## EXTRACT TO READ:

ONI: Should developing cancer-specific vaccines be a priority in US research efforts?
DR. DANNENBERG: Yes, but it's important to be specific when talking about vaccine therapy.
Obviously, there is tremendous interest in developing vaccines to treat cancer and this continues to be an important area of research. However, vaccines that protect against certain infections are already preventing the development of cancer and saving lives.
For example, in 1976, Baruch S. Blumberg, MD, PhD, won the Nobel Prize for discovering the hepatitis B virus and for developing the first vaccine against hepatitis B. As of 2000, in excess of 1 billion hepatitis B vaccinations have been carried out. The vaccine clearly leads to a reduction in the risk of developing liver cancer, so the benefits from this particular vaccine have been substantial.
Add to that the new vaccines we have against HPV [human papillomavirus]-related cervical cancer, and the cumulative accomplishments and promise in cancer prevention are nothing short of remarkable.
ONI: Where do we go from here?
DR. DANNENBERG: There's a real need to put this issue into proper perspective in the public forum. There are currently 350 million carriers of chronic hepatitis B, and more that 100 million infected with hepatitis C, many of whom are predisposed to preventable liver cancer. Gastric cancer, one of the most common forms of cancer worldwide, is caused, at least in part, by H pylori-associated infection. And HPV infection is the major cause of cervical cancer.
And that's just the tip of the iceberg. Thus, there needs to be a greater emphasis on understanding the mechanistic link between infection, inflammation, and the development of cancer.

## MATERIAL SHOWN:
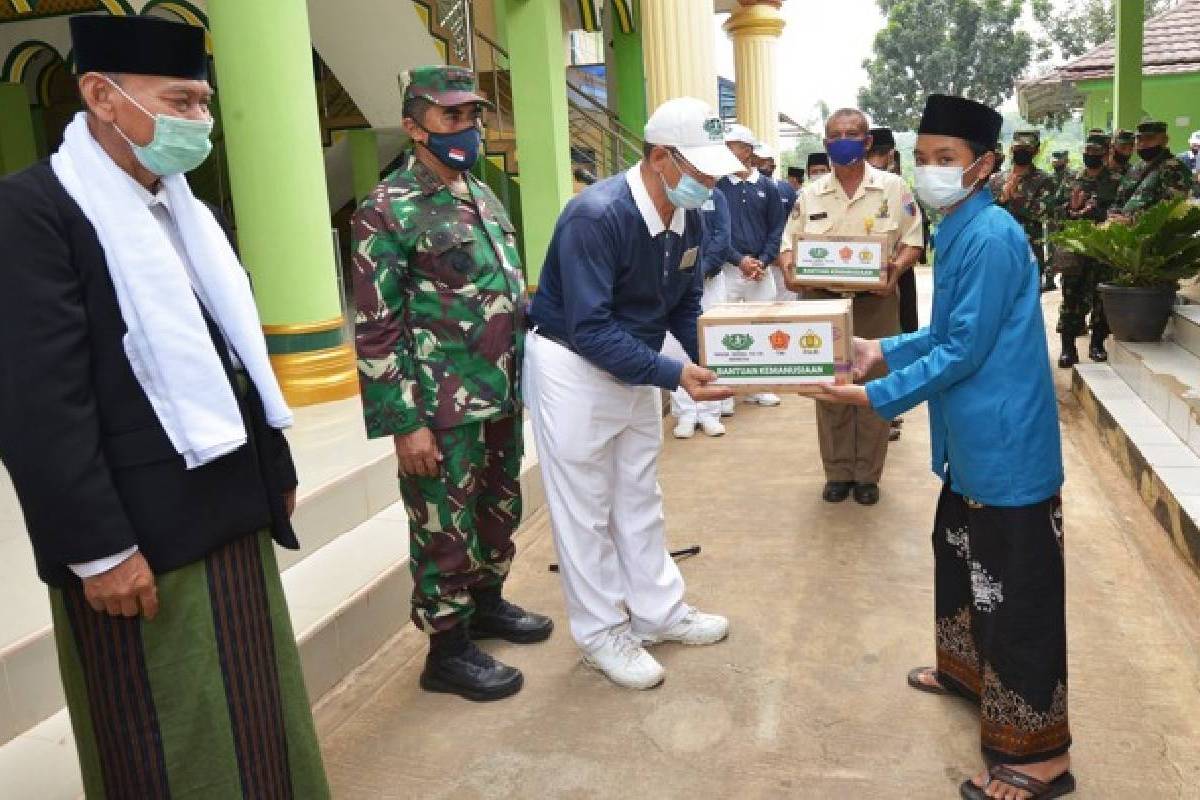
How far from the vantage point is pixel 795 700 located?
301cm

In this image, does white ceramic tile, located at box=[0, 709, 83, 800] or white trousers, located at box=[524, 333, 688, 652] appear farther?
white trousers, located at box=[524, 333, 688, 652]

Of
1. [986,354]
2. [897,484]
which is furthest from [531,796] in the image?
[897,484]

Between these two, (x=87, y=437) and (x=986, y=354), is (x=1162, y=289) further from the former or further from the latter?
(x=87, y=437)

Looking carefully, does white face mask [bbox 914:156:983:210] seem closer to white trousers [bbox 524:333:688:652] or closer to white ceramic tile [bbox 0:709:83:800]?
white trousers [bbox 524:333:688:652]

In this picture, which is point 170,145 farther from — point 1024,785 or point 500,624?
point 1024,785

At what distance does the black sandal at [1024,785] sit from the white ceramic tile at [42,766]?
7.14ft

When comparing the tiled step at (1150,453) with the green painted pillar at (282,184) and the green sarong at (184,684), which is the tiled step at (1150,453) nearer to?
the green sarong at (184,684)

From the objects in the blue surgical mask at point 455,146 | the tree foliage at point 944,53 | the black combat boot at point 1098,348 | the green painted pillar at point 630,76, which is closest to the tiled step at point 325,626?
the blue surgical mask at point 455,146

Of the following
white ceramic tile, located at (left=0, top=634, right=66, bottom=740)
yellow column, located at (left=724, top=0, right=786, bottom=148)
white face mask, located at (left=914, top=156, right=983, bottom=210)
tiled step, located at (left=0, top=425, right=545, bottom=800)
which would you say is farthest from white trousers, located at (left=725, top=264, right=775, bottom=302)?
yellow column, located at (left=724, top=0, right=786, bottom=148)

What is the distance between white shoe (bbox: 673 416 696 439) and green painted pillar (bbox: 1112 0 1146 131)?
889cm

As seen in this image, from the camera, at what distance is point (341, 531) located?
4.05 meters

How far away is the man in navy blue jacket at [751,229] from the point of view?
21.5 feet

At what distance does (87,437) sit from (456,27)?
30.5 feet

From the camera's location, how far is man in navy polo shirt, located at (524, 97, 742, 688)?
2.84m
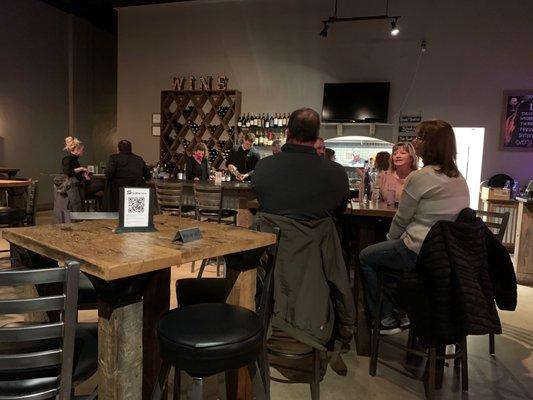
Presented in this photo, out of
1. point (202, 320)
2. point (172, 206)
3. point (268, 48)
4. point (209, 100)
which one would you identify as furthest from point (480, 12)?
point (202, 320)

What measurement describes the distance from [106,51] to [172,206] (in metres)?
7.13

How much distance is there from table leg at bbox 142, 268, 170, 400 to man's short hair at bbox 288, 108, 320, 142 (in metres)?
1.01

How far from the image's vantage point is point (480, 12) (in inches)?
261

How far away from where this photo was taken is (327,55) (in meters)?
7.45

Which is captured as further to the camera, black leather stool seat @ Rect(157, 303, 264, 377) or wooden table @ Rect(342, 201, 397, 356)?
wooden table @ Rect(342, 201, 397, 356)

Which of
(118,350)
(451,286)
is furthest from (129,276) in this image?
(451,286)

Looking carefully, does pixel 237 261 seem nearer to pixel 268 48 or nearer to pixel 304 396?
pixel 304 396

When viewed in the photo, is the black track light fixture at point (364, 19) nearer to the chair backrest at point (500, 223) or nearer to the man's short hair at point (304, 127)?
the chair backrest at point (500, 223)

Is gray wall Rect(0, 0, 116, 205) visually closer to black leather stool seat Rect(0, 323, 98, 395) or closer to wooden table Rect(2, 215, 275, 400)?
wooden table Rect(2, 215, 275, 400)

==

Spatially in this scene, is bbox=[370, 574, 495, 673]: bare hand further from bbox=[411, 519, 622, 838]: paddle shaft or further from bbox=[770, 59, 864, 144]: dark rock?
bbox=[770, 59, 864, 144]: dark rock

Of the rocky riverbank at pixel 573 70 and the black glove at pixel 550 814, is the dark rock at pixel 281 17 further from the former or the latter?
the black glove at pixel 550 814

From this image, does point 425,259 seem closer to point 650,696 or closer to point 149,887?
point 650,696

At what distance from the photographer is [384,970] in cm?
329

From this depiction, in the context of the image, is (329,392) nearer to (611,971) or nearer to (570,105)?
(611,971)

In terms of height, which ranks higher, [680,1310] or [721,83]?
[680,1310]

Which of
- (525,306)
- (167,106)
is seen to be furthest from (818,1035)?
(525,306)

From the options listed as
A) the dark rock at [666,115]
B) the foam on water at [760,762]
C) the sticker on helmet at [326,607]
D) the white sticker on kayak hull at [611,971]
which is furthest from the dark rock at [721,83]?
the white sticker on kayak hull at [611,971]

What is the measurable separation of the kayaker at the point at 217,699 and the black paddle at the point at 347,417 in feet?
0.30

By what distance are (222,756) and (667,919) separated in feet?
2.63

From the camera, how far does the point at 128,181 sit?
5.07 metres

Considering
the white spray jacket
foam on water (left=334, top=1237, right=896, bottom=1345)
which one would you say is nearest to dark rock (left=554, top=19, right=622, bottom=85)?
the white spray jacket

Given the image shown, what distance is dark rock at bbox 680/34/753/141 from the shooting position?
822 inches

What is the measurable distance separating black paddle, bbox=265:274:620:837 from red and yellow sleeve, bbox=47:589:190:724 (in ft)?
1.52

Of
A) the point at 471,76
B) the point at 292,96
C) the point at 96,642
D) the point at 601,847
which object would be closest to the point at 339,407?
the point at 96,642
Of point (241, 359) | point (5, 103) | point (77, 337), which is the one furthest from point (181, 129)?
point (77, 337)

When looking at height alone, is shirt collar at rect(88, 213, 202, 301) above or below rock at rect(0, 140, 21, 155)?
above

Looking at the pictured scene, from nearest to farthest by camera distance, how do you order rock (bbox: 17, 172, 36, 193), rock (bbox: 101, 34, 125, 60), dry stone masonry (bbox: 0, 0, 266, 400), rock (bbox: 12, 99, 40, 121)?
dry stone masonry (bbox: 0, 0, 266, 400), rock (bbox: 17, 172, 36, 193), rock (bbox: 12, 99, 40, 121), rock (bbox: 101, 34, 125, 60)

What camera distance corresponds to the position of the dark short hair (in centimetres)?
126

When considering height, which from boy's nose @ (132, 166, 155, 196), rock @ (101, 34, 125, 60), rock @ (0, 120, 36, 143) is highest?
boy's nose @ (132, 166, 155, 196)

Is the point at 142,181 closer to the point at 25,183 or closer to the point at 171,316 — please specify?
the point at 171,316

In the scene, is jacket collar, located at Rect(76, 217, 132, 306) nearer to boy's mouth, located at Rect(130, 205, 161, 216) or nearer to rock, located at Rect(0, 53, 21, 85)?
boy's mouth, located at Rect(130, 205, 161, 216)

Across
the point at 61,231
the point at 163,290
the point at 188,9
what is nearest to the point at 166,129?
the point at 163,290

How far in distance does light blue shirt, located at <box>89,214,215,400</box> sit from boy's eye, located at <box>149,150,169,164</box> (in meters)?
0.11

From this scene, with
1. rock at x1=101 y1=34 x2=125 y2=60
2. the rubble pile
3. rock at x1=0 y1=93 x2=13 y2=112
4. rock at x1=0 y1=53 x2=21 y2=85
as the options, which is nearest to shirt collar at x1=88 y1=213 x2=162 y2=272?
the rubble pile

## ACTIONS TO TAKE:
**1.** In the interview on cancer vaccines, rewrite the passage from "For example, in" to "have been substantial.", substituting "considerable" for "substantial".
**2.** Answer these questions from the interview on cancer vaccines.
(a) In what year did Baruch S. Blumberg win the Nobel Prize?
(b) How many carriers of chronic hepatitis B are there currently?
(c) What infection is the major cause of cervical cancer?

## RESPONSES FOR EACH TASK:
**1.**
For example, in 1976, Baruch S. Blumberg, MD, PhD, won the Nobel Prize for discovering the hepatitis B virus and for developing the first vaccine against hepatitis B. As of 2000, in excess of 1 billion hepatitis B vaccinations have been carried out. The vaccine clearly leads to a reduction in the risk of developing liver cancer, so the benefits from this particular vaccine have been considerable.

**2.**
(a) 1976
(b) 350 million
(c) HPV (human papillomavirus) infection